Klimarisiken der Banken

3 Dez

Europäische Banken müssen künftig Risiken des Klimawandels in die Stresstests zu ihrem Eigenkapital einbeziehen. Aufgrund stark erhöhter Kreditausfall-Wahrscheinlichkeiten mehrerer Branchen müssen sie sich auf sinkende Eigenkapitalquoten einstellen. Wissenschaftler der TU München haben dafür in Zusammenarbeit mit dem Frankfurter Institut für Risikomanagement und Regulierung (FIRM) eine neue Methode entwickelt.

Der Klimawandel kann Unternehmen viel Vermögen kosten, nicht nur durch unmittelbare Schäden wie bei Unwettern, sondern auch durch transitorische Risiken wie steigende CO2-Preise und langfristig niedrigere Wertschöpfung. In einer Fallstudie haben die Wissenschaftler der TU München Szenarien einer CO2-Bepreisung analysiert. Das Modell kann Banken helfen, sich auf Risiken vorzubereiten. Die Methodik kann für verschiedene Anwendungsfälle ausgestaltet werden, in zwei Fallstudien wurde es auf eine Bank und zwei Fonds angewandt.

Die Basis des Modells bilden eine Definition transitorischer Klimarisiken, orientiert an anerkannten Prognosen wie den Shared Socioeconomic Pathways (SSP), daraus abgeleitete makroökonomische Analysen für Staaten und Branchen und der CO2-Fußabdruck von Unternehmen. Auf dieser Grundlage hat das Forschungsteam rund 400 Unternehmen untersucht, die im Aktienindex Euro STOXX 600 gelistet sind, und vier Szenarien errechnet, die sich durch verschiedene Werte bei der Bepreisung von CO2 (50 oder 100 Euro pro Tonne), bei der Fähigkeit der Unternehmen, CO2-Emissionen zu reduzieren sowie bei der Weitergabe der Kosten an die Verbraucher unterscheiden. Alle Szenarien gehen von einer abrupten Einführung einer Steuer auf CO2 aus.

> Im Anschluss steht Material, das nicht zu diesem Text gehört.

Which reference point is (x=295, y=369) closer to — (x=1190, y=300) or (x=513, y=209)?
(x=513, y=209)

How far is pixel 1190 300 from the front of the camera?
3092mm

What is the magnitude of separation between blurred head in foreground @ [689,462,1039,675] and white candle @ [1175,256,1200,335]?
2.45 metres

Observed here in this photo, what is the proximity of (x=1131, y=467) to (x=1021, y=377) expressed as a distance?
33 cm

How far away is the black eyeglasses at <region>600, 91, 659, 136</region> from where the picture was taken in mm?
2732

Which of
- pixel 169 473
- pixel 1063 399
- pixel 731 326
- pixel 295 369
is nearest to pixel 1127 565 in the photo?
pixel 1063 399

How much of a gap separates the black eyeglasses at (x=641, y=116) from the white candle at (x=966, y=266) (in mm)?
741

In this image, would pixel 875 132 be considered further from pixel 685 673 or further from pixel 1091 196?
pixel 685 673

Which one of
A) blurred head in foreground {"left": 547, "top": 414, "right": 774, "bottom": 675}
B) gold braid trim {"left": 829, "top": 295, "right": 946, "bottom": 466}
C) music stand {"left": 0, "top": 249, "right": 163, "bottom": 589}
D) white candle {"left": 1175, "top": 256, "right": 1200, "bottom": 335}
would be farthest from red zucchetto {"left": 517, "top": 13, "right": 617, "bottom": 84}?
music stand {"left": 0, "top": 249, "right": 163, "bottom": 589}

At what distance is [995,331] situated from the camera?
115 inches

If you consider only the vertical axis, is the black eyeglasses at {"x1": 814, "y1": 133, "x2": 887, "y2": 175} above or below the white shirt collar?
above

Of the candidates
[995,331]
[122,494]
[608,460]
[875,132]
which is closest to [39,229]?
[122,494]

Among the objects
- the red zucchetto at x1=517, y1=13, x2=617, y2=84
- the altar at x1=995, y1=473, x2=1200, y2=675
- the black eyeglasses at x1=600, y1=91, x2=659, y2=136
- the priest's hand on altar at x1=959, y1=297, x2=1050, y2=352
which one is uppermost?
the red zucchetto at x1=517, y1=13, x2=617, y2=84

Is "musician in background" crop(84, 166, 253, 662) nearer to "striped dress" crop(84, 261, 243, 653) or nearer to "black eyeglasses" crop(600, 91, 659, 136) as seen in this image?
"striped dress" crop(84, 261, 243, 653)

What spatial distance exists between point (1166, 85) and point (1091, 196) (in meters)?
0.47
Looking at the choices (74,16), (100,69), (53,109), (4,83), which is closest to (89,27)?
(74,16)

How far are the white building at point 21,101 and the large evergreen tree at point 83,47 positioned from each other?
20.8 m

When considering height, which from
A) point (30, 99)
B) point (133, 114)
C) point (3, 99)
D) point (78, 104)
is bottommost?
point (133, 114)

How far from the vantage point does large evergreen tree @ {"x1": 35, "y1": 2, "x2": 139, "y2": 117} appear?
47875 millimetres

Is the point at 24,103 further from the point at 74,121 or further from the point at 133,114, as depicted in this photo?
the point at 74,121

Die Analyse zeigt: In allen Szenarien hätten rund 10 Prozent der untersuchten Unternehmen eine Abwertung ihres Vermögens um mehr als 15 Prozent zu verzeichnen, im ungünstigen Szenario hätten 6 Prozent der Unternehmen einen Vermögensverlust von mehr als 30 Prozent zu befürchten. Betrachtet man verschiedene Branchen, hätten die sechs am stärksten betroffenen Sektoren Vermögensabwertungen zwischen rund 15 Prozent und rund 36 Prozent zu erwarten.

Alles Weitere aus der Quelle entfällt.